Subversions of Hi/story and Desire for Memory, October 21-22, 2010
CALL FOR PAPERS
Send abstracts by June 30th to frenconf@ucla.edu.
Include "Subversions of History" in the Subject heading.
Subversions of Hi/story and Desire for Memory
15th Annual Graduate Student Conference in French and Francophone Studies at the University of California Los Angeles
October 21-22, 2010
The Robert dictionary defines the word history as "knowledge and
recounting of past events judged worthy of remembering,"

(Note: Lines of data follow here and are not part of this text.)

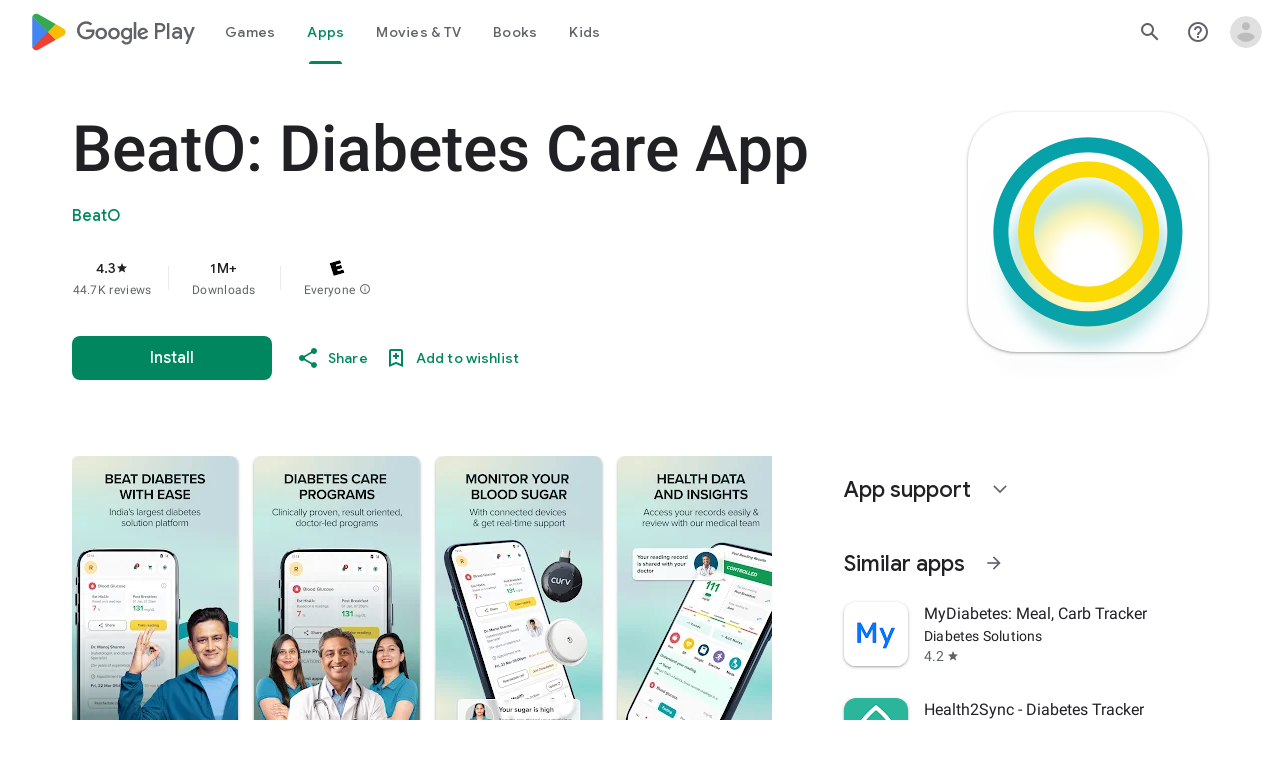

--- FILE ---
content_type: text/plain; charset=utf-8
request_url: https://play.google.com/play/log?format=json&authuser&proto_v2=true
body_size: -435
content:
["900000","1768455421347"]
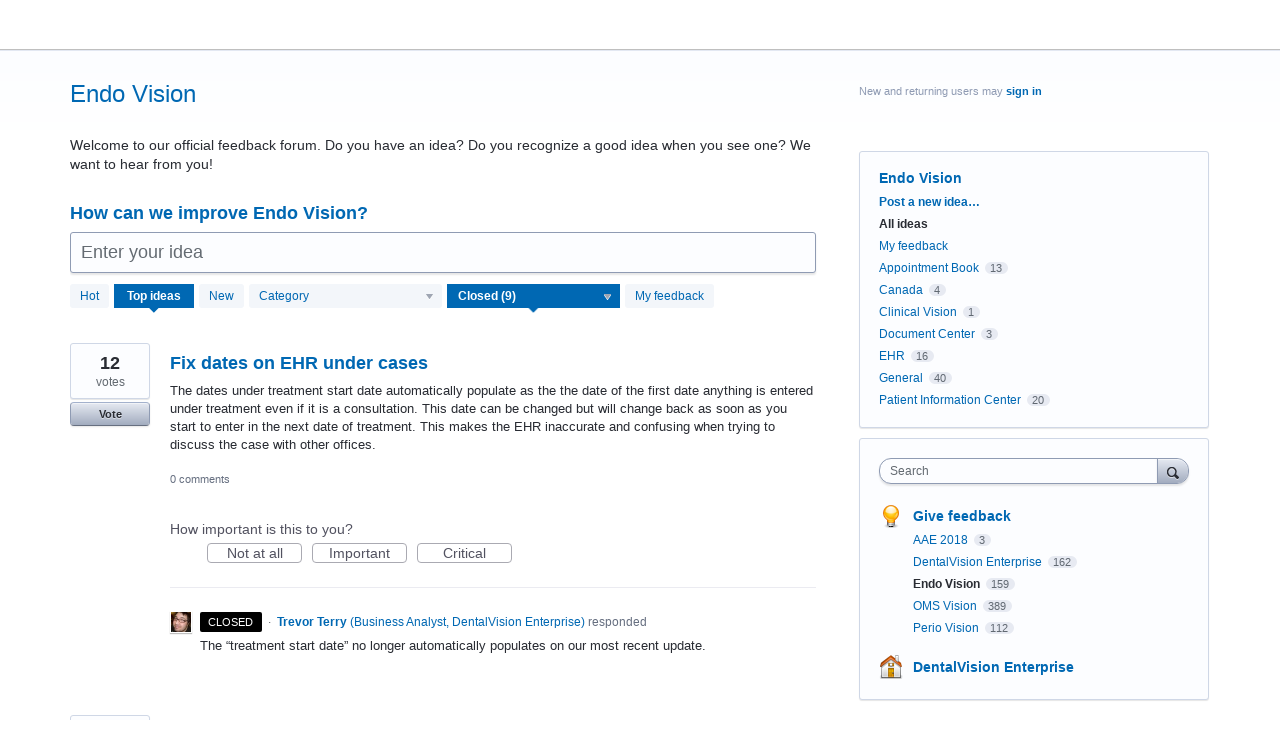

--- FILE ---
content_type: application/javascript; charset=utf-8
request_url: https://by2.uservoice.com/t2/18976/portal/track.js?_=1770013913480&s=0&c=__uvSessionData0
body_size: -34
content:
__uvSessionData0({"uvts":"c70e79b0-523c-4965-7268-a29df12fd4af"});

simultaneously invoking the French distinction between histoire
(referring to a story) and Histoire (indicating History) and
specifically emphasizing the latter. Such a reductive approach
ignores numerous unique and marginalized writings, experiences, voices – all relegated to the forgotten corners of our collective memory. The 15th Annual Graduate Student Conference at UCLA proposes an investigation of this double sense of the word histoire / Histoire in the tradition of thinkers who sought to reformulate these concepts, methods, sources, and intellectual currents overturning what had formerly been considered given: Michel Foucault (Histoire de la folie à l'âge classique), François Furet (Le Passé d'une illusion), Pierre Nora (Les Lieux de mémoires) and even Edouard Glissant (Le Discours antillais) and Paul Ricœur (La Mémoire, l'histoire, l'oubli) are some examples of authors that have revolutionized our concepts of history. Many, in fact, demonstrate the subversion of history (tragedies, novels, memoirs, autobiographies, correspondence, etc.).
This metamorphosis of the approach to history always seems to
reinvigorate the social and human sciences; it gives a voice to the
other hi/story, the lowercase histoire. It touches upon numerous and diverse disciplines and periods, which our conference seeks to explore.
Possible topics include, but are not limited to:
• Subjectivity in Medieval hi/stories (Chrétien de Troyes…)
• The French language as an instrument of memory (from Du Bellay to modern times)
• Historical genres of the 16th and 17th centuries
• Comedy, self-deprecation, and satire in historical writing
• The historical genres of the 16th and 17th centuries (from the
heroic romances to memoirists)
• The domination of historical fiction in the 19th century – between truth and fiction (Hugo, Dumas, etc.)
• Surrealism as subversive writing
• Trauma theory – particularly regarding the Shoah in individual and collective memory
• The rewriting of history from the margins of colonialism (créolité, négritude, antillanité, etc.)
• Autobiography and its subversion of personal history
• Political involvement of writers and the (re)invention of hi/story
• Writing (her)story: the gendering of historical narratives.
• Cinema's role in the establishment and transmission of the collective memory
We are pleased to announce as our keynote speaker Nicolas Weill,
journalist for Le Monde, specialist in Enlightenment Jewish philosophy and intellectual history, author of numerous works including Une histoire personnelle de l'antisémitisme (2002) and La République et les antisémites (2004), and translator of numerous German and Hebrew works.
We invite those interested in our theme to submit an abstract (250
word max.) by email to frenconf@ucla.edu before June 30, 2010.
Presentations, in either French or English, should not exceed 20
minutes and may treat the subject and period of your choice.